Concert de Gaudí is a concerto for classical guitar and orchestra by the American composer Christopher Rouse. The work was jointly commissioned by Norddeutscher Rundfunk and the Dallas Symphony Orchestra for the guitarist Sharon Isbin, with additional contributions from Richard and Jody Nordlof, to whom the piece is dedicated. It was completed August 1, 1999 and premiered in Hamburg, January 2, 2000, with Isbin and the Norddeutscher Rundfunk Orchester led by conductor Christoph Eschenbach. The piece was later awarded the 2002 Grammy Award for Best Classical Contemporary Composition.

==Composition==

===Structure===
Concert de Gaudí has a duration of roughly 25 minutes and is composed in three movements:

===Influences===
The piece was inspired by the work of the Spanish architect Antoni Gaudí, after whom the concerto is titled. Rouse wrote of this inspiration in the score program notes, saying:
In conceiving a guitar concerto, my thoughts went immediately to the great Spanish tradition of music for this instrument, and it seemed logical for me to exhibit my admiration for this tradition in my own composition. This in turn led me to reflect upon the work of the extraordinary Catalan architect Antoni Gaudí, hence the Catalan-language title for the concerto. What has always struck me particularly strongly about Gaudí is his quintessentially Spanish combination of surrealism and mysticism, and I strove to include these elements in this score.

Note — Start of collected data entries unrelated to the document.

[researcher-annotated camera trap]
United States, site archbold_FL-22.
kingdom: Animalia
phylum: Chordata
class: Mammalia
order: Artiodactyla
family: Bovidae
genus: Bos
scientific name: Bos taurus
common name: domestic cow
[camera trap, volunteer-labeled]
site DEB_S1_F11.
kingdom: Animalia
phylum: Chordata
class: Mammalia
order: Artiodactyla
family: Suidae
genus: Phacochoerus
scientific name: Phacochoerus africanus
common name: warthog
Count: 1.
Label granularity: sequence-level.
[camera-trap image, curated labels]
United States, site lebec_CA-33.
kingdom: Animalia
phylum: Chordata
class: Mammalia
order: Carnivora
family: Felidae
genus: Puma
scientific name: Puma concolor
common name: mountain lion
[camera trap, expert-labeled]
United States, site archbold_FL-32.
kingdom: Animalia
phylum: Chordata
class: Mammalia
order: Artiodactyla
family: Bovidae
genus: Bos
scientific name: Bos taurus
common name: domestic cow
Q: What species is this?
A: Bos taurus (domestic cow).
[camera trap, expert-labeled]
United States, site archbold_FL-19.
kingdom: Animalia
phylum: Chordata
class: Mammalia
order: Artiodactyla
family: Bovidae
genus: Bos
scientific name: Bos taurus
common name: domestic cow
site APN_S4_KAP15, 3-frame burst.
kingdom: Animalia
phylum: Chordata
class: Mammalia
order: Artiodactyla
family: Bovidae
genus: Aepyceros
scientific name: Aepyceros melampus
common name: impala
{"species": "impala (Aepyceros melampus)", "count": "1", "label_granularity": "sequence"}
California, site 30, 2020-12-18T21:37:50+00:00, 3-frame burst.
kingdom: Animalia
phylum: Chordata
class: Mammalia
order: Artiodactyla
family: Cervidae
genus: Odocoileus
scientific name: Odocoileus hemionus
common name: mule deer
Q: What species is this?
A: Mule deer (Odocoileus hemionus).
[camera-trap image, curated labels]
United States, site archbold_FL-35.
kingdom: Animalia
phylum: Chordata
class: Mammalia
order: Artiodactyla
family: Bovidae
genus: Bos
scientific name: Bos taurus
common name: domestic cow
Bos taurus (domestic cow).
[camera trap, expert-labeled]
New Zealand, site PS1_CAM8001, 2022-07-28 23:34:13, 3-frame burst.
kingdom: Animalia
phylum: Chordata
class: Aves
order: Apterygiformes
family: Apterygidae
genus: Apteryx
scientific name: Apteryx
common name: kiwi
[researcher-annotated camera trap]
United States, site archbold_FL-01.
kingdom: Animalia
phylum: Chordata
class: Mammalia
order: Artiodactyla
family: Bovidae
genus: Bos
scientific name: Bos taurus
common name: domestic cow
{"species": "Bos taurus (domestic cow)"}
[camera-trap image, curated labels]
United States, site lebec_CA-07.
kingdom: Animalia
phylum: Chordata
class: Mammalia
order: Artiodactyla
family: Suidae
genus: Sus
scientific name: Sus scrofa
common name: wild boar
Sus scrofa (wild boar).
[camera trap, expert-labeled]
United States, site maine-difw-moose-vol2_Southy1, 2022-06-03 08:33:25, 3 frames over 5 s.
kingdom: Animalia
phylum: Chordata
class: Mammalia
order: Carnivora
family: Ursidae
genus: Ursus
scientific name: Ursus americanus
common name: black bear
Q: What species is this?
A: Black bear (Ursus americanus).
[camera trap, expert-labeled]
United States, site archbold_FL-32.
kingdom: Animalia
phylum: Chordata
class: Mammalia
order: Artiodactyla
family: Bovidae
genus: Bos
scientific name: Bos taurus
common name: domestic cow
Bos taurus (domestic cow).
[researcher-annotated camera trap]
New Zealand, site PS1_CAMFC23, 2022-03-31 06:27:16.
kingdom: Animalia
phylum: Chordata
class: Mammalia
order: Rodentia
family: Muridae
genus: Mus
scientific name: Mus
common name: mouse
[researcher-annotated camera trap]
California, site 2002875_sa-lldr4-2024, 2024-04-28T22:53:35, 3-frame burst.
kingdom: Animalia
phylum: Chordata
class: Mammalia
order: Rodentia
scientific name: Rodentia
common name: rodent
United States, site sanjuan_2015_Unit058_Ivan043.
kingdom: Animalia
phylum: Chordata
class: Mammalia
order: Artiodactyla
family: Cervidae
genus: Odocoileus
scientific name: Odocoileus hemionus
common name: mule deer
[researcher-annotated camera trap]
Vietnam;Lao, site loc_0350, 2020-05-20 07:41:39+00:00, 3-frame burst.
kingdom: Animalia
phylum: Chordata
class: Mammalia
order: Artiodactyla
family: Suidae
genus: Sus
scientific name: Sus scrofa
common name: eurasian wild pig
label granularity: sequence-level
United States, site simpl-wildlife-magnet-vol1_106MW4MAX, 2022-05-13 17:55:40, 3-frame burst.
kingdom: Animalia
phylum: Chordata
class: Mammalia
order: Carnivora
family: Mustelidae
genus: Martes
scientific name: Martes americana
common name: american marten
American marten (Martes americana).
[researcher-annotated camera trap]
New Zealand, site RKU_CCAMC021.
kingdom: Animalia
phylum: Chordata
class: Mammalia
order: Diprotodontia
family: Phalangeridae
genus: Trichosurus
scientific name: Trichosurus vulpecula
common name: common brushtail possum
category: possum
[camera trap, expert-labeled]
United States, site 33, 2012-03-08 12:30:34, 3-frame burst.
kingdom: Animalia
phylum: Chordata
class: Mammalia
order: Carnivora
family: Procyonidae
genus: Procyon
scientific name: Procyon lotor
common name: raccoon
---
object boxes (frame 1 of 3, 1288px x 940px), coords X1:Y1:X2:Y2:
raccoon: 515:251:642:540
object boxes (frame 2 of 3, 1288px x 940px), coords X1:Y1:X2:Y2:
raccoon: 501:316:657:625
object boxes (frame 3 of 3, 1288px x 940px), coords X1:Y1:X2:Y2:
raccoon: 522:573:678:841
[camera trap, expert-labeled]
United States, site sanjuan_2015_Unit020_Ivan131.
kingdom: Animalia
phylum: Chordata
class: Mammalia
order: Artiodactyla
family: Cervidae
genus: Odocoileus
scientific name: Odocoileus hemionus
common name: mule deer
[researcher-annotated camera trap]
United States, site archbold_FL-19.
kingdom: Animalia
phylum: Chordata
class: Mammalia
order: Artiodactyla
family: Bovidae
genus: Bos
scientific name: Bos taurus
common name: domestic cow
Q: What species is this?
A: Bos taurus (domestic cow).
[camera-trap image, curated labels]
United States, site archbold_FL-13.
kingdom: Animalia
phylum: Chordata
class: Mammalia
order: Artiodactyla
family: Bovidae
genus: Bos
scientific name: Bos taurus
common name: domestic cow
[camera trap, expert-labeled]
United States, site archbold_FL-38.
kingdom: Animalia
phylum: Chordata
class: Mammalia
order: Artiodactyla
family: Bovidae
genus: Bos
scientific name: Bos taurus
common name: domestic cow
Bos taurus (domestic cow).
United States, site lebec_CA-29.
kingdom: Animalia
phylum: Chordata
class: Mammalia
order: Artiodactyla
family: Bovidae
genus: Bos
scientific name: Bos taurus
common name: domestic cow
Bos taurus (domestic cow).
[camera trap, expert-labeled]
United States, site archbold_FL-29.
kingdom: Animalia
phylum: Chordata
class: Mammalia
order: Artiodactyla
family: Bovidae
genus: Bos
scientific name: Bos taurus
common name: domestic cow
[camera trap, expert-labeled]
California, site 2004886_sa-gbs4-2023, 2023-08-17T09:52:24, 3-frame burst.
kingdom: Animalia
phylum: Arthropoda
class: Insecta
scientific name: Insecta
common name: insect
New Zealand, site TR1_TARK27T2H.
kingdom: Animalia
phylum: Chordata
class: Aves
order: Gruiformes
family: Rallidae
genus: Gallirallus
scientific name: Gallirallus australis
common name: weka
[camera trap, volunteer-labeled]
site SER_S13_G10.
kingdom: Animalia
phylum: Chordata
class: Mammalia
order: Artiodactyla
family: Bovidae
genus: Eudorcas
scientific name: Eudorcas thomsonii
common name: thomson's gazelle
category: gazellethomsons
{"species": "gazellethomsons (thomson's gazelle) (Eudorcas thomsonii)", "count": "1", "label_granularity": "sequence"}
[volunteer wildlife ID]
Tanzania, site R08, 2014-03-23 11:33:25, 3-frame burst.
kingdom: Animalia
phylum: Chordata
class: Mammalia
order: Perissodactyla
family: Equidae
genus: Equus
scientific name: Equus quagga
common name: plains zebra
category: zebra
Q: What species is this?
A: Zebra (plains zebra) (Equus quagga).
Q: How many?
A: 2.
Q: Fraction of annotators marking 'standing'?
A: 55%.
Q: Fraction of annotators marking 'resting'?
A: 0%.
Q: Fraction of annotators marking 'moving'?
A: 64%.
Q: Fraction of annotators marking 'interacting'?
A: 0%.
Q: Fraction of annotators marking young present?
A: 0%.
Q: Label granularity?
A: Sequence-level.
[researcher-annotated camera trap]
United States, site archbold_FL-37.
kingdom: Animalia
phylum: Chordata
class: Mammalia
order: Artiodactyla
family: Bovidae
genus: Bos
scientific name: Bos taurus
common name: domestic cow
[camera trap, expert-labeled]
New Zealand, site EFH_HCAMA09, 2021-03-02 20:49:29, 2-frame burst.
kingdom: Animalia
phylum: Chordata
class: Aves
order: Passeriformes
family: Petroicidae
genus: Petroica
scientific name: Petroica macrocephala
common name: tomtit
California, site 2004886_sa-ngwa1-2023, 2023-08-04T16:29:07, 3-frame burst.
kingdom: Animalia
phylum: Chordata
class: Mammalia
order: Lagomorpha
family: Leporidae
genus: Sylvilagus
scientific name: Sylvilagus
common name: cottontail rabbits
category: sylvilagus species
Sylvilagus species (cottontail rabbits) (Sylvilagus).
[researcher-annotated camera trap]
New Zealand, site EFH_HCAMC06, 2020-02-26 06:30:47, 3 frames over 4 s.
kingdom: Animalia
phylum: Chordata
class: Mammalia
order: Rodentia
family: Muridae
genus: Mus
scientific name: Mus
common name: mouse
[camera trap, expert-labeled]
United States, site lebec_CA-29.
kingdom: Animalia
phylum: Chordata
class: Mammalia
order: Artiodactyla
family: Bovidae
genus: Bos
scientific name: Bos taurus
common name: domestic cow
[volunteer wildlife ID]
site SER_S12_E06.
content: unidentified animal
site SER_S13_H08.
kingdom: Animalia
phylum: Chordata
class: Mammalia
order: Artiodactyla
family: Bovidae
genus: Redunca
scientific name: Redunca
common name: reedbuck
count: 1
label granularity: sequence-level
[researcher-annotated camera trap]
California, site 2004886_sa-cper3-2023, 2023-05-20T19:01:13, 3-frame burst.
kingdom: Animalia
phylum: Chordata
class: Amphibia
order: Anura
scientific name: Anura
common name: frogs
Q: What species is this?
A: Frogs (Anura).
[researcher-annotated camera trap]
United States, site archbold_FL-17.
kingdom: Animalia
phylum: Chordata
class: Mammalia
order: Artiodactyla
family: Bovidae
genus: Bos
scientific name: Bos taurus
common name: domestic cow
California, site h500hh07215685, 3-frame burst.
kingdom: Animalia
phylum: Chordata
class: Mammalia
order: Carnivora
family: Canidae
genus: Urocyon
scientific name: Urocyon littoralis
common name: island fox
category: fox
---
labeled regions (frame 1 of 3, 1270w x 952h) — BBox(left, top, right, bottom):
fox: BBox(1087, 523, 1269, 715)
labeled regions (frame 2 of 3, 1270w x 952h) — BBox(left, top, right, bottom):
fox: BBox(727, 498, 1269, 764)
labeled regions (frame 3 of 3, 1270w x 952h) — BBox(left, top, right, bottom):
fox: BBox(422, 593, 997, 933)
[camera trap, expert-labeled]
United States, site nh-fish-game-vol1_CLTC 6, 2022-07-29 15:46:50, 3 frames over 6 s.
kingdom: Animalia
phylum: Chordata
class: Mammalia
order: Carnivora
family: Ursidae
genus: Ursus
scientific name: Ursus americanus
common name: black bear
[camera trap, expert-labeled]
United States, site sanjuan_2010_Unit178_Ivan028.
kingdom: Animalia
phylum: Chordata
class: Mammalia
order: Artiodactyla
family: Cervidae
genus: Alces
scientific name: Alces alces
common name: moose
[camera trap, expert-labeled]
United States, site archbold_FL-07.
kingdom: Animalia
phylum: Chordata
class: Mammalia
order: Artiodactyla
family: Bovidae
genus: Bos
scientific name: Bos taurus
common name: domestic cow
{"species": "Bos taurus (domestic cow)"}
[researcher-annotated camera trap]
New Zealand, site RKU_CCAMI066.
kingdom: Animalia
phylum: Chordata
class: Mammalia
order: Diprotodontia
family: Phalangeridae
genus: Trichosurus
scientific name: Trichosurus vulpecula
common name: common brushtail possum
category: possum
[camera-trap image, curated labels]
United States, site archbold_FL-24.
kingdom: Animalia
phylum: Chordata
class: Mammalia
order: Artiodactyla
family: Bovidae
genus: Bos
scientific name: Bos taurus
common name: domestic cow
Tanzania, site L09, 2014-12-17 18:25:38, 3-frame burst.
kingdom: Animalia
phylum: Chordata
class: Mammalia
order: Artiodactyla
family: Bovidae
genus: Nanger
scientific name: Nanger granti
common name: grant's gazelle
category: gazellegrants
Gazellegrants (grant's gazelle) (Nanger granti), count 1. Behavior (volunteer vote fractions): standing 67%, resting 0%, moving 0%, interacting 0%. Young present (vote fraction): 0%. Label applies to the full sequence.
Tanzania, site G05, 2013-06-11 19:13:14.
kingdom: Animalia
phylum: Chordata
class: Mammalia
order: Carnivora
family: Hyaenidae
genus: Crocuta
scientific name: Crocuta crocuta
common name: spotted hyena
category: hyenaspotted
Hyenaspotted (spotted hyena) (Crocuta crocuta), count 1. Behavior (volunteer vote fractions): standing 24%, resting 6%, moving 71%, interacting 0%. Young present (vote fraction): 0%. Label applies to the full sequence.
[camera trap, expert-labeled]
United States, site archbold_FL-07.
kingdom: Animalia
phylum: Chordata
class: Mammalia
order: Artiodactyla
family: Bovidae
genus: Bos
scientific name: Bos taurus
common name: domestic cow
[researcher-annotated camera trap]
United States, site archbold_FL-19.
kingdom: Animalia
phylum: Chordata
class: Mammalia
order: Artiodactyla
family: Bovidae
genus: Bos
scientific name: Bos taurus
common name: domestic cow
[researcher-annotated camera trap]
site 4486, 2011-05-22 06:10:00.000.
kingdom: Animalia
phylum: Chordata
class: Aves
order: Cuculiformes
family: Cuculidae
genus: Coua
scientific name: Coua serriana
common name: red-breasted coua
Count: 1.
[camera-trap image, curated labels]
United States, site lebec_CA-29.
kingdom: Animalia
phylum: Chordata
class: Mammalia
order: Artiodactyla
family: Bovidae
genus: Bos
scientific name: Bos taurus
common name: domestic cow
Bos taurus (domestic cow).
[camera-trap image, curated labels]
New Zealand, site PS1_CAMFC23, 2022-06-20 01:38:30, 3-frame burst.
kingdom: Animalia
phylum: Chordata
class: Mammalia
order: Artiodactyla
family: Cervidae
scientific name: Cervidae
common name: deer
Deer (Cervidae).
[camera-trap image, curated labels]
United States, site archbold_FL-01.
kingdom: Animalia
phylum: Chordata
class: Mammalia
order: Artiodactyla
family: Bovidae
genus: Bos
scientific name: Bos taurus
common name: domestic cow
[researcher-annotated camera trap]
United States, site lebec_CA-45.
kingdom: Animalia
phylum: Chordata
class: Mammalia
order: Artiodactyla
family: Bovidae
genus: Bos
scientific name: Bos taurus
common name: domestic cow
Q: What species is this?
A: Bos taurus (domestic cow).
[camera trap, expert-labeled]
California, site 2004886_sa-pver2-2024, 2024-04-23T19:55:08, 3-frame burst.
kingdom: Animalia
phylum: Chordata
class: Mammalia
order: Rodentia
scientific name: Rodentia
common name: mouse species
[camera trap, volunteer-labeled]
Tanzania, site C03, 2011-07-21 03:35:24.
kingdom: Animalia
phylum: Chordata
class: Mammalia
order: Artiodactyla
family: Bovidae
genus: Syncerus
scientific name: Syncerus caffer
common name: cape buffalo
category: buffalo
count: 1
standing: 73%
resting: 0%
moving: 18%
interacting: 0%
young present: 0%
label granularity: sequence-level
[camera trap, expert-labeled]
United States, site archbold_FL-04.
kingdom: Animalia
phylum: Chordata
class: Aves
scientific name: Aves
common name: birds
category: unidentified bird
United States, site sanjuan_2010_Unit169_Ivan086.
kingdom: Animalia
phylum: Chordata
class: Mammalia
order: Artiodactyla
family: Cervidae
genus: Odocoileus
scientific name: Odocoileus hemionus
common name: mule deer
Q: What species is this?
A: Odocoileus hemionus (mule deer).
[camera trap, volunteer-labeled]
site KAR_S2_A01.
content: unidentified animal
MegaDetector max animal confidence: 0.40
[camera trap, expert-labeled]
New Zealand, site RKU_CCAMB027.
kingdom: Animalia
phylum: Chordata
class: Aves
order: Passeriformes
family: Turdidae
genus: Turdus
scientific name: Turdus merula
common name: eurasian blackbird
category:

Towards this end, I used that music which most might well recognize as archetypically Spanish — flamenco — as a foundation for the score. I then proceeded to "melt," "bend," and otherwise transform this material into something I hoped would be musically akin to the way in which Gaudí would take a traditional design and add fanciful, phantasmagoric touches to make it unlike the work of any other architect. As a result, there is an intentionally "unfocused" quality to the musical language of my piece, which ranges from clear, traditional tonality to music of substantive chromaticism.

===Instrumentation===
Concert de Gaudí is scored for solo guitar and orchestra comprising two flutes (2nd doubling piccolo), two oboes, two clarinets, two bassoons, two French horns, two trumpets, three trombones, harp, celesta, timpani, three percussionists (tambourine, tenor drum, bass drum, castanets, wood block, rute, suspended cymbal, Chinese cymbal, triangle, tam-tam, xylophone, marimba, and antique cymbals), and strings.

==Reception==
Tim Smith of The Baltimore Sun lauded the work, writing, "From the first percussive measures, it's clear that flamenco is very much on Rouse's mind. He gives the guitar lots of flamenco riffs, propels much of the music with flamenco rhythms. Passionately lyrical melodies and a few big, juicy, traditional harmonic progressions also help to give the work an old-fashioned flavor. But the composer adds plenty of his own spice to the mix, creating a concerto with a distinctive personality." Daniel Buckley of the Tucson Citizen wrote, "Quiet and reflective to spell-like and mysterious, the 1999 score features beautiful writing for both the solo instrument and the orchestra. The orchestration is intimate and exotic, yet direct and lovely in its tonal support." John Henken of the Los Angeles Times praised the balance of the piece and wrote, "In the first movement, that seemed to mean a collage of guitaristic gestures, more desultory than surreal. The slow movement, though, is a haunted, brooding gem of texture and tune. The finale, with its bluesy bent notes and big cadenza, is the most overtly demonstrative." Gramophone declared the piece to be "as spectacular and unconventional as its eponym’s cathedral in Barcelona" and added, "It is perhaps the most remarkable work yet written for guitar and orchestra."

==Recordings==
- Sharon Isbin, guitar, Gulbenkian Orchestra, Muhai Tang, conductor. Hamburg, Germany: Teldec New Line, 2001. Recorded live, May 2000, Gulbenkian Grand Auditorium, Lisbon. Grammy Award in 2002 for Best Classical Contemporary Composition, and a 2002 Echo Klassik Award for Best Concert Recording.